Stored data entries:
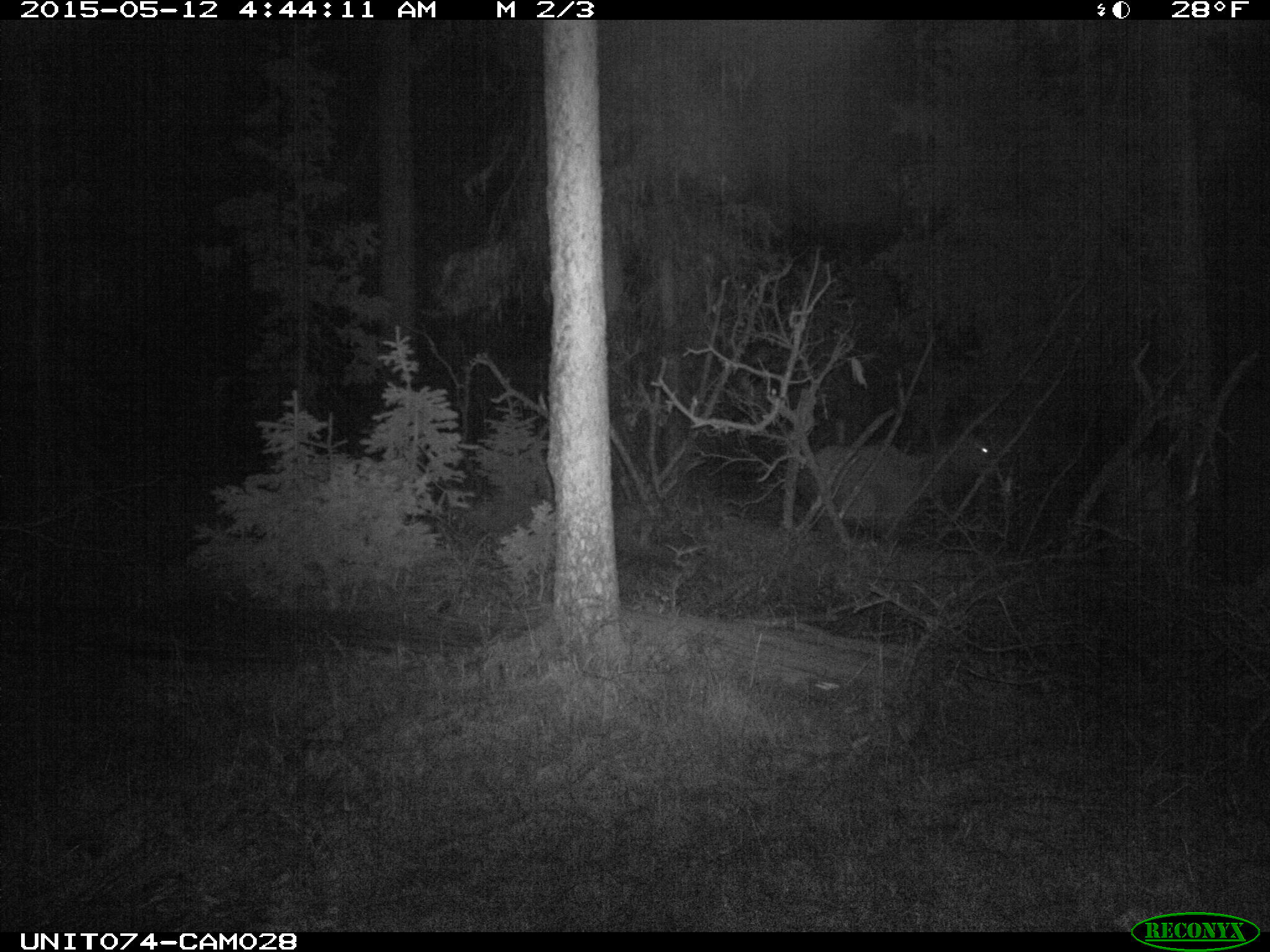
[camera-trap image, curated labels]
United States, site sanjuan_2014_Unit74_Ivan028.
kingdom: Animalia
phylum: Chordata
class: Mammalia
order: Artiodactyla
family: Cervidae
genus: Cervus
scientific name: Cervus elaphus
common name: red deer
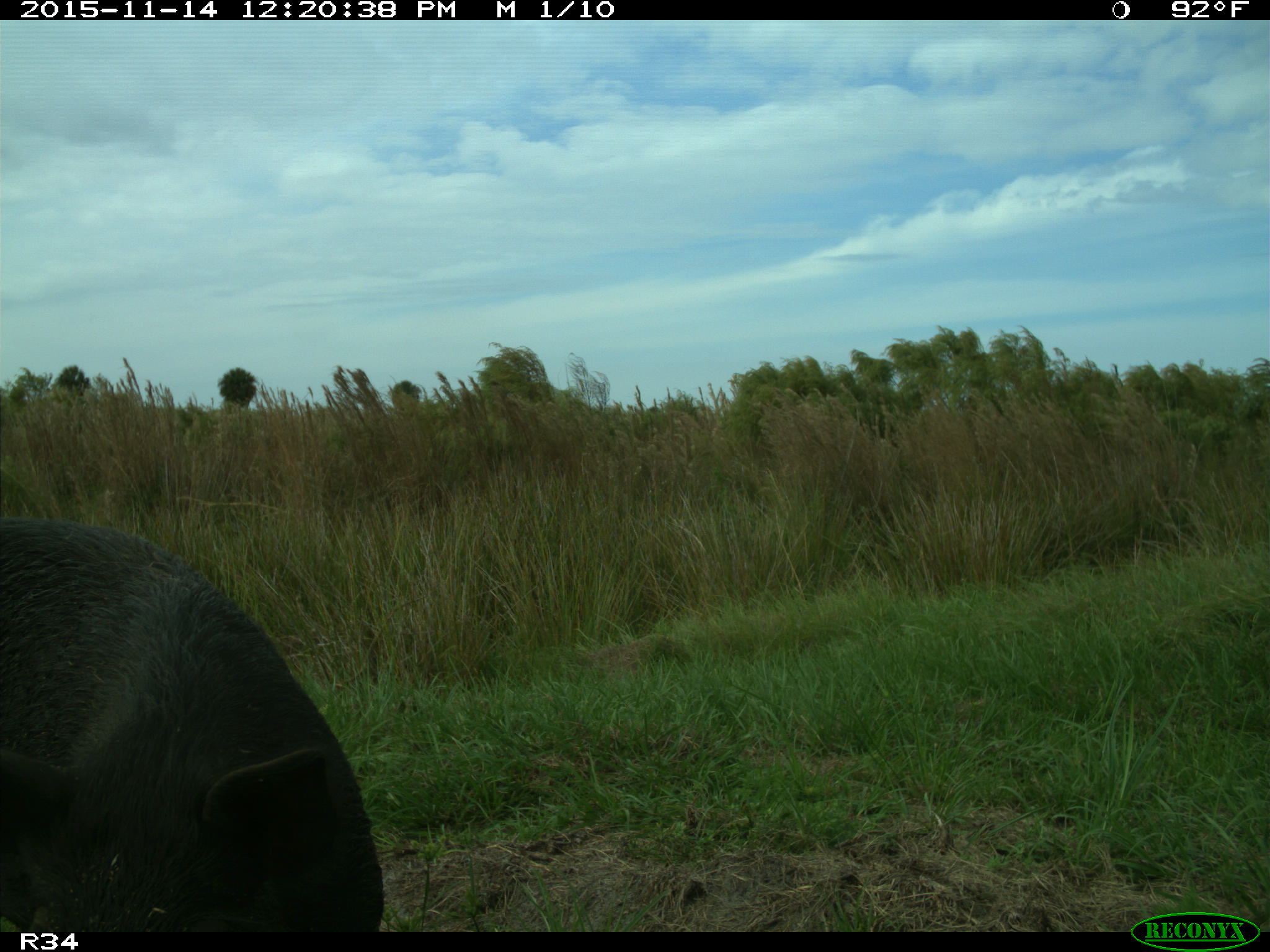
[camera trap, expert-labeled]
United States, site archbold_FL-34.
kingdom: Animalia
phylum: Chordata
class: Mammalia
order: Artiodactyla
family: Suidae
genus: Sus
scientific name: Sus scrofa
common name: wild boar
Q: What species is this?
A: Sus scrofa (wild boar).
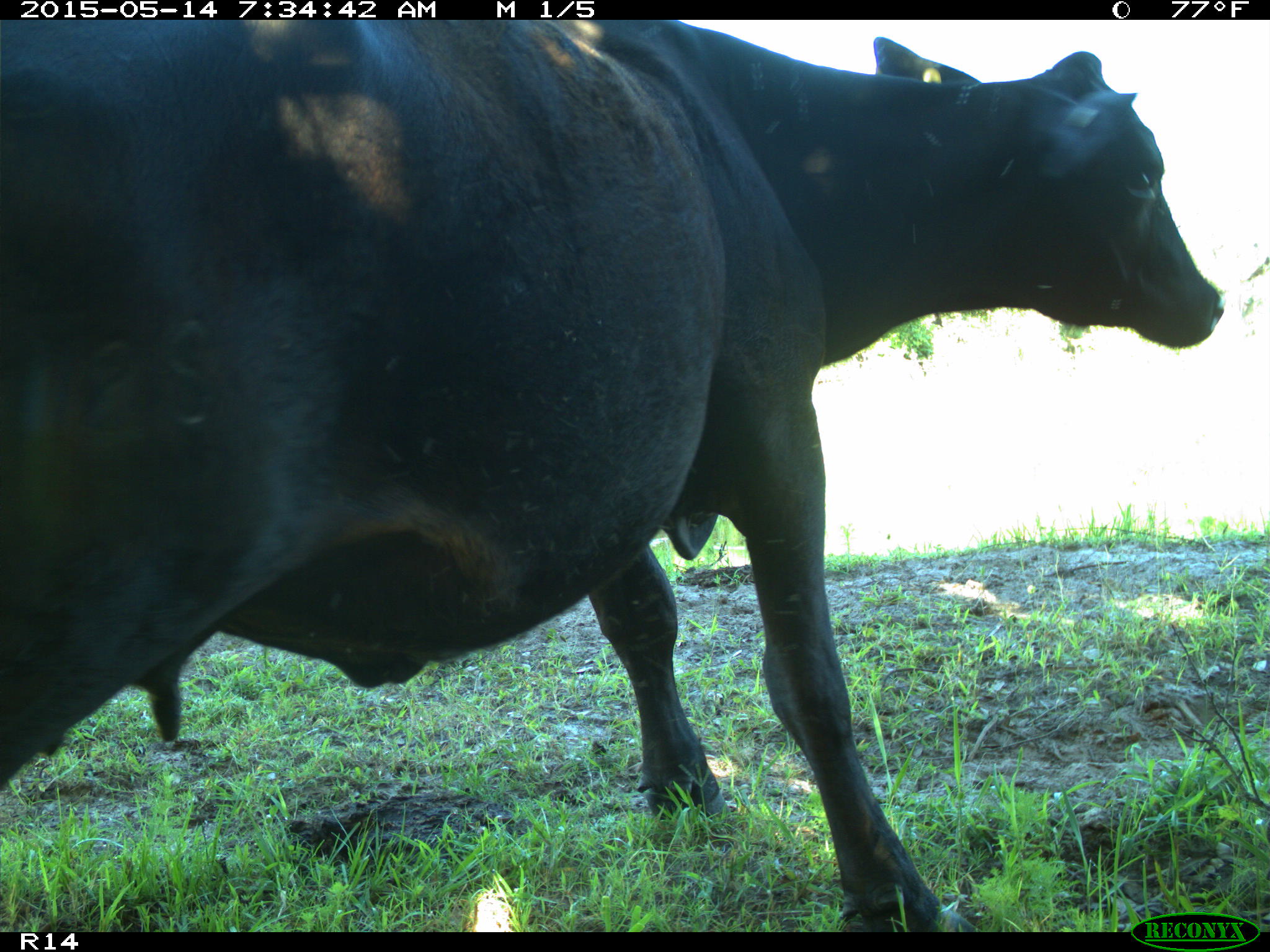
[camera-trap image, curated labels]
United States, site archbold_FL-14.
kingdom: Animalia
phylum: Chordata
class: Mammalia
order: Artiodactyla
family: Bovidae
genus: Bos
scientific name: Bos taurus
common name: domestic cow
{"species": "Bos taurus (domestic cow)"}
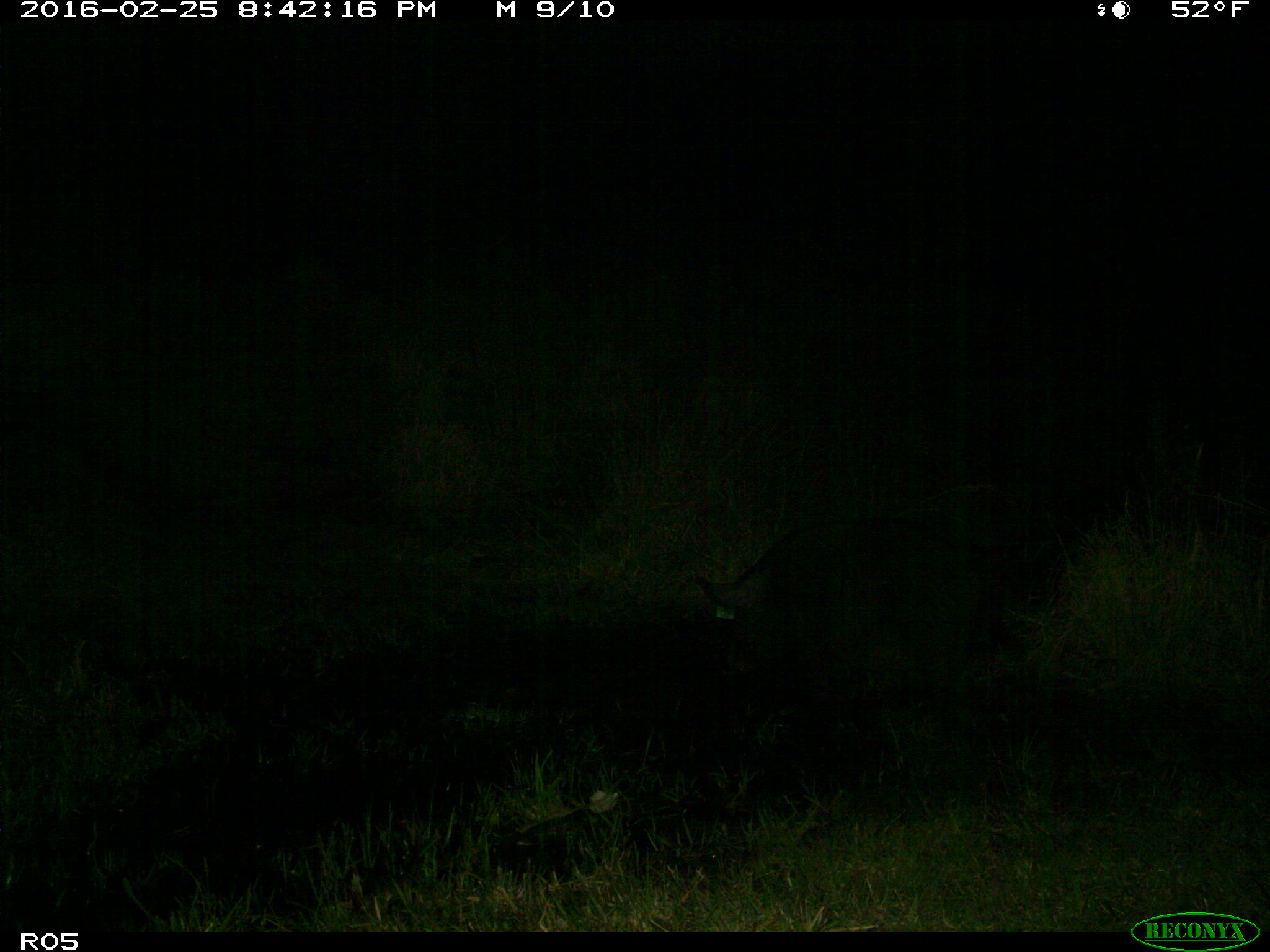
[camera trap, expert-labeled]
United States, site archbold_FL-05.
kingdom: Animalia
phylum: Chordata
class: Mammalia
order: Artiodactyla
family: Suidae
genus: Sus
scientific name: Sus scrofa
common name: wild boar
Sus scrofa (wild boar).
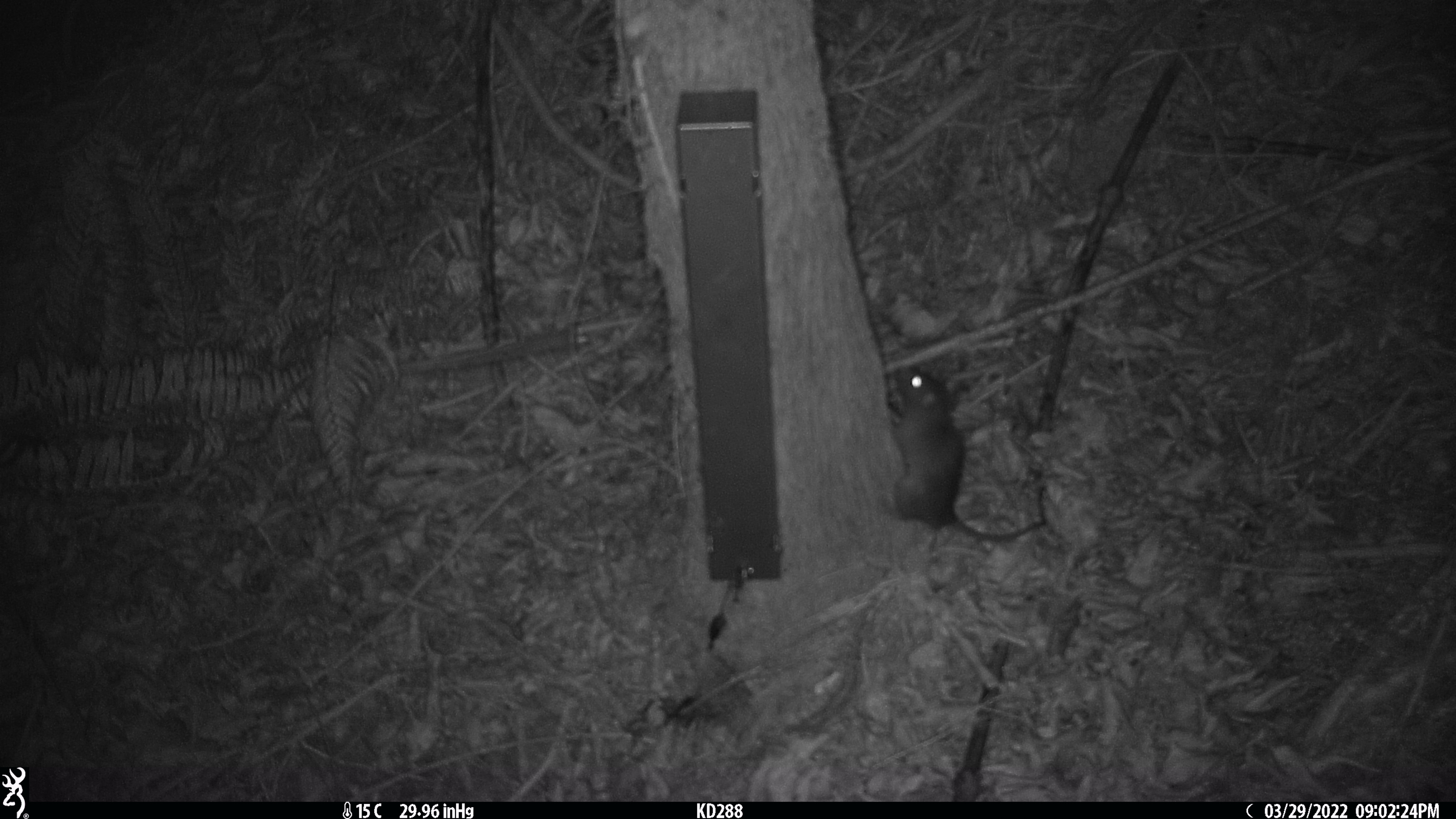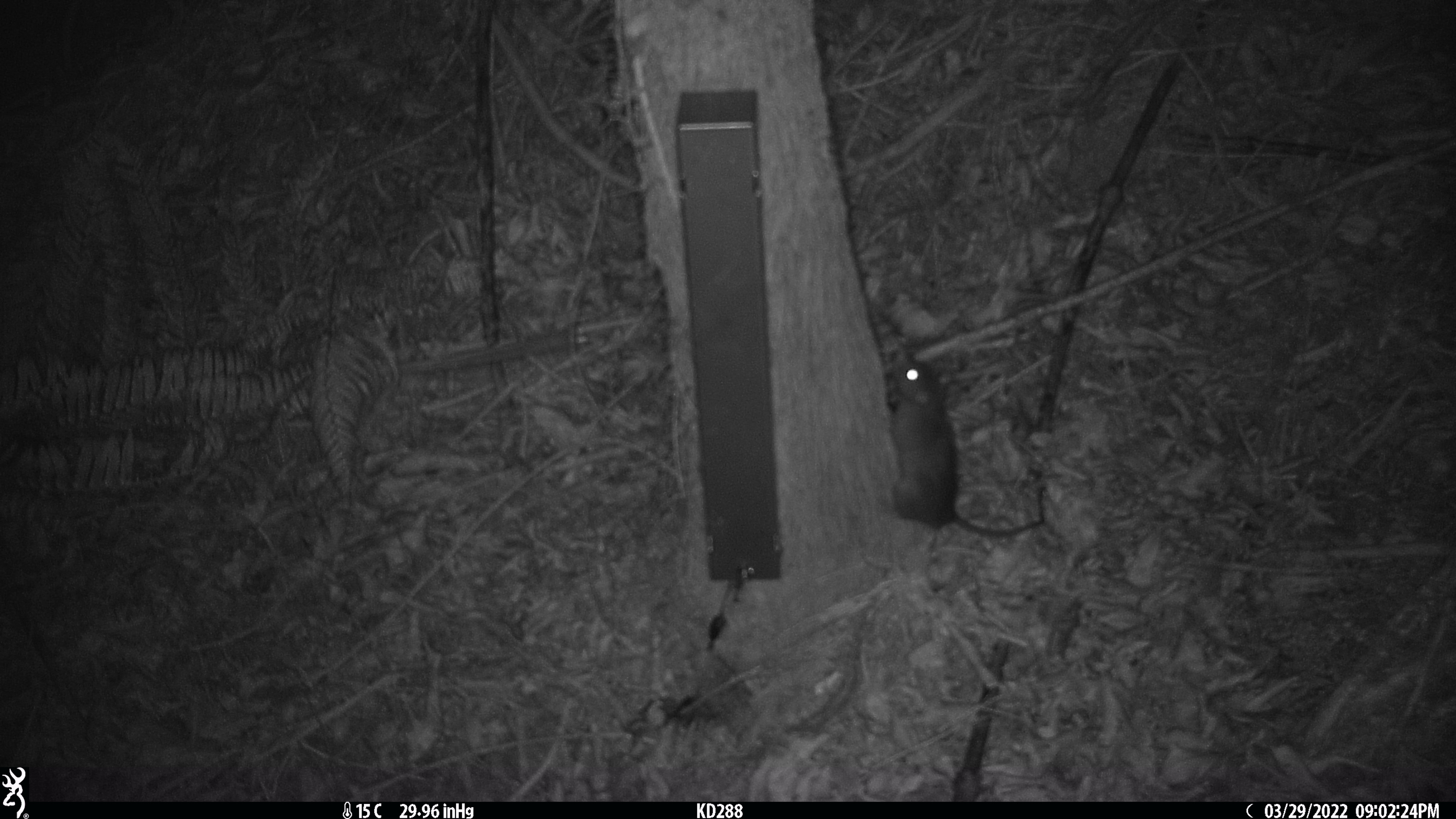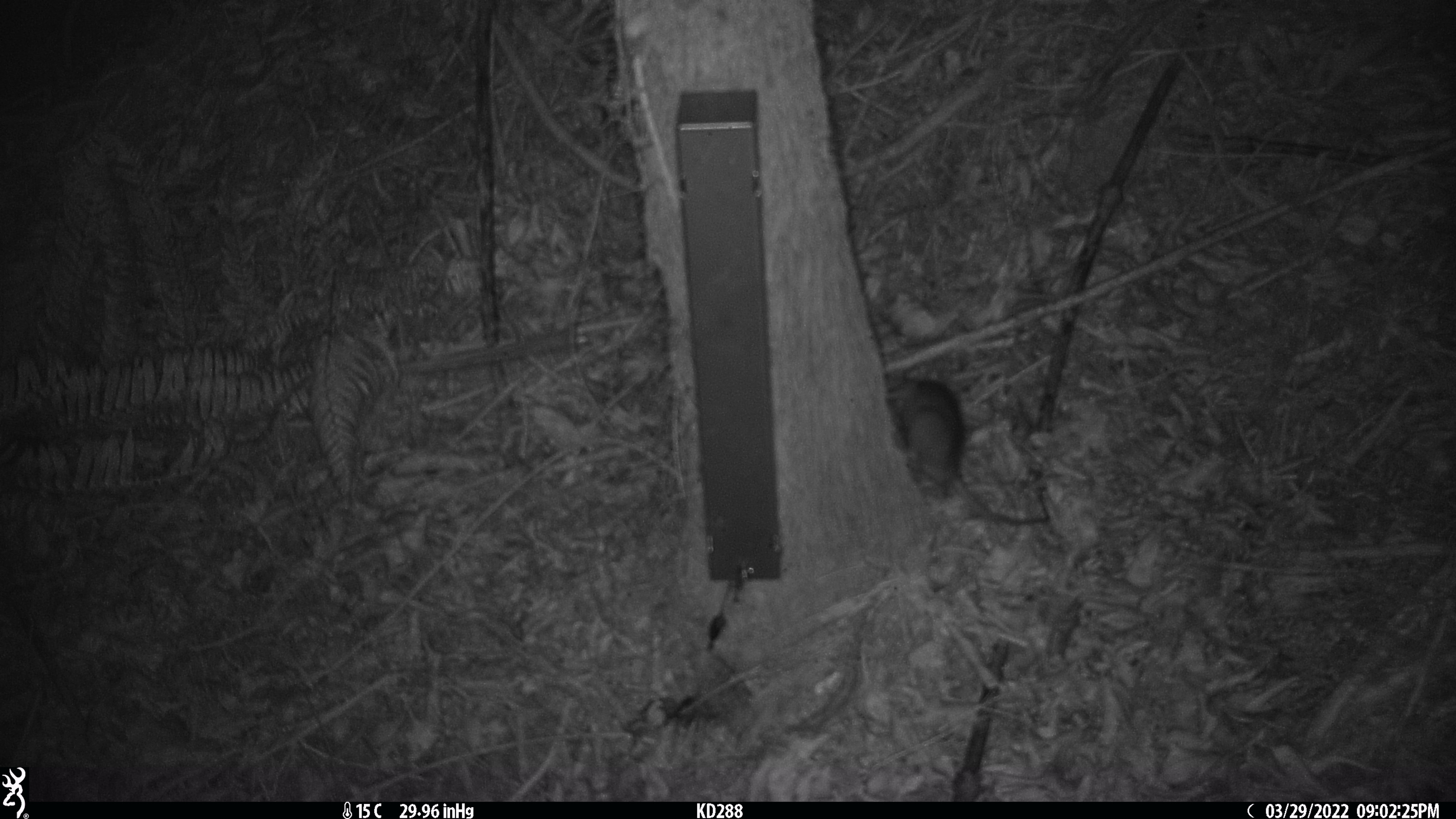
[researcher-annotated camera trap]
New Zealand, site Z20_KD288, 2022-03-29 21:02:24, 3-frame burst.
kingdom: Animalia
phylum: Chordata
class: Mammalia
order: Rodentia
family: Muridae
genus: Rattus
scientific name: Rattus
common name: rat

| Task to carry out |
In your copy of the entries above, keep the text exact and leave out the pictures.

| Result of the task |
[camera-trap image, curated labels]
United States, site sanjuan_2014_Unit74_Ivan028.
kingdom: Animalia
phylum: Chordata
class: Mammalia
order: Artiodactyla
family: Cervidae
genus: Cervus
scientific name: Cervus elaphus
common name: red deer
[camera trap, expert-labeled]
United States, site archbold_FL-34.
kingdom: Animalia
phylum: Chordata
class: Mammalia
order: Artiodactyla
family: Suidae
genus: Sus
scientific name: Sus scrofa
common name: wild boar
Q: What species is this?
A: Sus scrofa (wild boar).
[camera-trap image, curated labels]
United States, site archbold_FL-14.
kingdom: Animalia
phylum: Chordata
class: Mammalia
order: Artiodactyla
family: Bovidae
genus: Bos
scientific name: Bos taurus
common name: domestic cow
{"species": "Bos taurus (domestic cow)"}
[camera trap, expert-labeled]
United States, site archbold_FL-05.
kingdom: Animalia
phylum: Chordata
class: Mammalia
order: Artiodactyla
family: Suidae
genus: Sus
scientific name: Sus scrofa
common name: wild boar
Sus scrofa (wild boar).
[researcher-annotated camera trap]
New Zealand, site Z20_KD288, 2022-03-29 21:02:24, 3-frame burst.
kingdom: Animalia
phylum: Chordata
class: Mammalia
order: Rodentia
family: Muridae
genus: Rattus
scientific name: Rattus
common name: rat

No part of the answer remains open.